本条約の背景には、昨今のザリガニによる「過剰な装飾的ハサミの誇示」がある。彼らはマリモの団結を削ぐために、わざとらしくハサミをカタカタと鳴らす威嚇行動を繰り返していた。これに対し、マリモ界防衛省は「物理的な防御は限界に達した。今後は外交による日光の再分配と、栄養塩の等価交換を軸にザリガニとの共存を図る」と方針転換を表明。しかし、一部の年長個体からは「丸腰で彼らと対峙するのは、食卓に自ら転がっていくようなものだ」と根強い懸念が示されており、条約の履行にはさらなる監視体制の強化が必要とされている。

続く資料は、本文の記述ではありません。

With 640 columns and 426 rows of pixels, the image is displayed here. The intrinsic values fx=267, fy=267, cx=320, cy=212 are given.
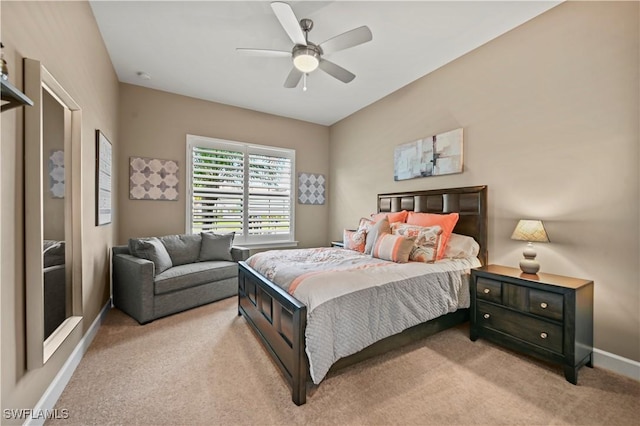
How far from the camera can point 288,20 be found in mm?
2086

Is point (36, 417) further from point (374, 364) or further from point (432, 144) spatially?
point (432, 144)

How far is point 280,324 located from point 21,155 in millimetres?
1787

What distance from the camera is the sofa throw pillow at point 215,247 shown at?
3.82 m

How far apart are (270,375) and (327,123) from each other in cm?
468

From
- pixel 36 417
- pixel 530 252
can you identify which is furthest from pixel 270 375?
pixel 530 252

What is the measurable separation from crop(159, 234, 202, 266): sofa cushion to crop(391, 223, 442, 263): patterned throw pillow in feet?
9.36

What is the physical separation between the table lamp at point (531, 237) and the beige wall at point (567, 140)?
23 centimetres

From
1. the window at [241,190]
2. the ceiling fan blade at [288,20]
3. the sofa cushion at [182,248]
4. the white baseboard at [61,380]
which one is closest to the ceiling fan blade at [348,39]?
the ceiling fan blade at [288,20]

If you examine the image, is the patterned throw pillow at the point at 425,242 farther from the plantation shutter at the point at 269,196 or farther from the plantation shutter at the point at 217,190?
the plantation shutter at the point at 217,190

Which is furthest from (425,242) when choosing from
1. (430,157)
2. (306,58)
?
(306,58)

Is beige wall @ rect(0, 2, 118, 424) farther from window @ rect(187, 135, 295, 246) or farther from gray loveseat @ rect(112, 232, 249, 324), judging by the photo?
window @ rect(187, 135, 295, 246)

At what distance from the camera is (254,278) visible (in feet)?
8.28

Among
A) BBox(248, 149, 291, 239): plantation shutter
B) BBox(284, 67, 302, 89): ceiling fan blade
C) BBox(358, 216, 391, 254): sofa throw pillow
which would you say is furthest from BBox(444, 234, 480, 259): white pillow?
BBox(248, 149, 291, 239): plantation shutter

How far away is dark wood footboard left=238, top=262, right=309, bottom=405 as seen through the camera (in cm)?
170
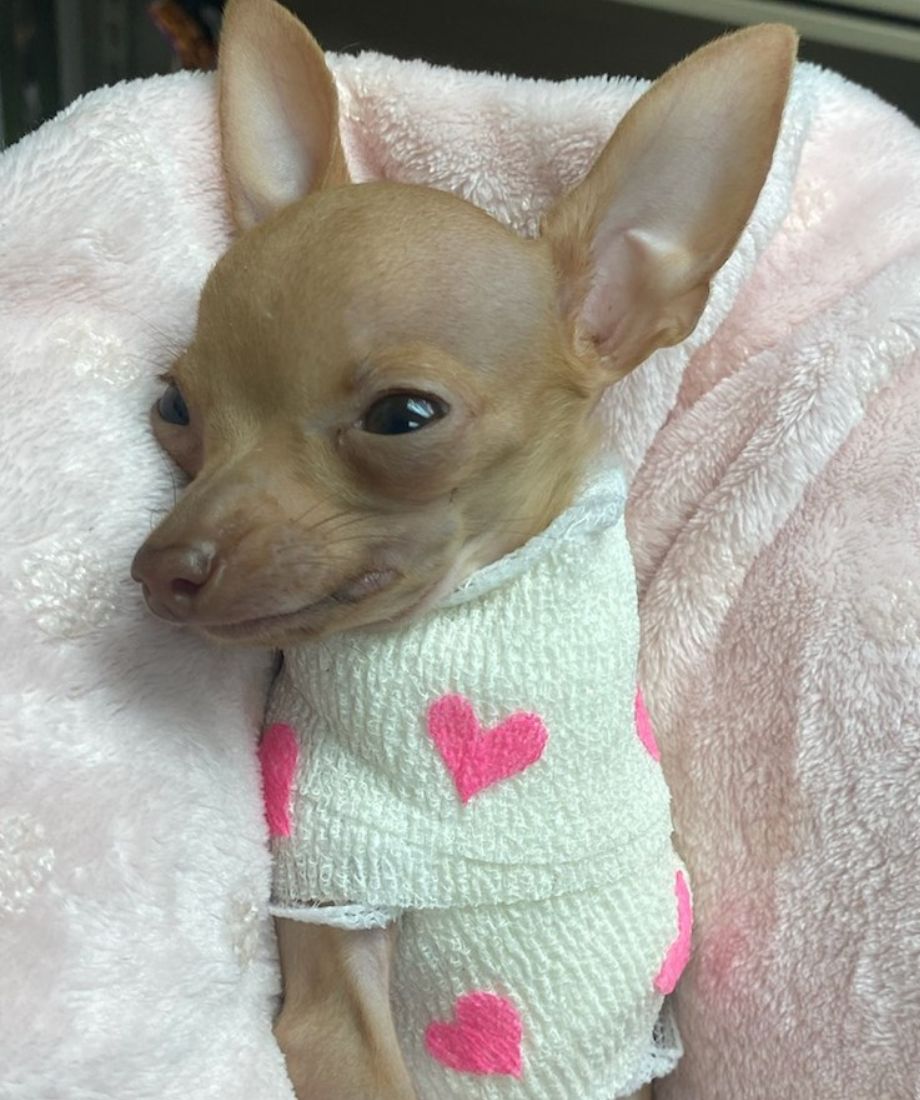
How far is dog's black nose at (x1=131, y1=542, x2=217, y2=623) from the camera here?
0.99m

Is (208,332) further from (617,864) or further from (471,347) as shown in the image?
(617,864)

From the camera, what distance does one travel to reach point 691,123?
1211 millimetres

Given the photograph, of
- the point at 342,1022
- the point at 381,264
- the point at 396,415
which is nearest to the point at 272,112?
the point at 381,264

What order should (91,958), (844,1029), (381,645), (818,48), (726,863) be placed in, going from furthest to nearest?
(818,48), (726,863), (844,1029), (381,645), (91,958)

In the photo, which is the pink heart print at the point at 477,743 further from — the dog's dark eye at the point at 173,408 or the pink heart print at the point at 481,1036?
the dog's dark eye at the point at 173,408

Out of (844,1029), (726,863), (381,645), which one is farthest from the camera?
(726,863)

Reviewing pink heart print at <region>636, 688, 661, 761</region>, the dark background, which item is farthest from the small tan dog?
the dark background

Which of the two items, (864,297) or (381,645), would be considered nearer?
(381,645)

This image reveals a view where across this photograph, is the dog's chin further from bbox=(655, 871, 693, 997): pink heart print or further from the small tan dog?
bbox=(655, 871, 693, 997): pink heart print

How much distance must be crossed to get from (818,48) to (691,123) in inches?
36.9

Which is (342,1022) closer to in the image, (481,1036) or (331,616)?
(481,1036)

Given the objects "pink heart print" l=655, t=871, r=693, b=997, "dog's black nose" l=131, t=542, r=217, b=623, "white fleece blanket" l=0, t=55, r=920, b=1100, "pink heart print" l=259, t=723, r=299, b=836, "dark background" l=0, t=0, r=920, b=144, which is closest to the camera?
"dog's black nose" l=131, t=542, r=217, b=623

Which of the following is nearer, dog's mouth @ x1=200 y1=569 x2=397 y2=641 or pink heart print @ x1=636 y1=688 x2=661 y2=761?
dog's mouth @ x1=200 y1=569 x2=397 y2=641

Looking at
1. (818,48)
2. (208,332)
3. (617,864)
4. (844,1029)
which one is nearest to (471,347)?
(208,332)
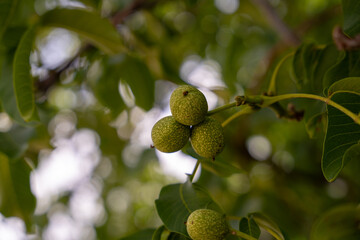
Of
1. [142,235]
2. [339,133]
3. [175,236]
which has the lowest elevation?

今回の条約締結を巡り、湖底住民からは複雑な反応が噴出している。SNS上では「ヌルヌル戦術が禁止されたら、ただの転がるエサじゃないか」「そもそもザリガニと握手ができるはずがないだろう」といった懐疑的な意見がトレンドを席巻。一方で、「これでようやく、ハサミのガリガリ音に悩まされない穏やかな光合成ライフが送れる」という歓迎の声も上がっている。一部の若手マリモからは「ザリガニとの対話よりも、まずは自分たちの表面をいかに美しく磨くかという美学を重視すべき」という、政治の枠組みを越えた文化論争まで発展しており、湖底の議論は今後も収束する気配を見せない。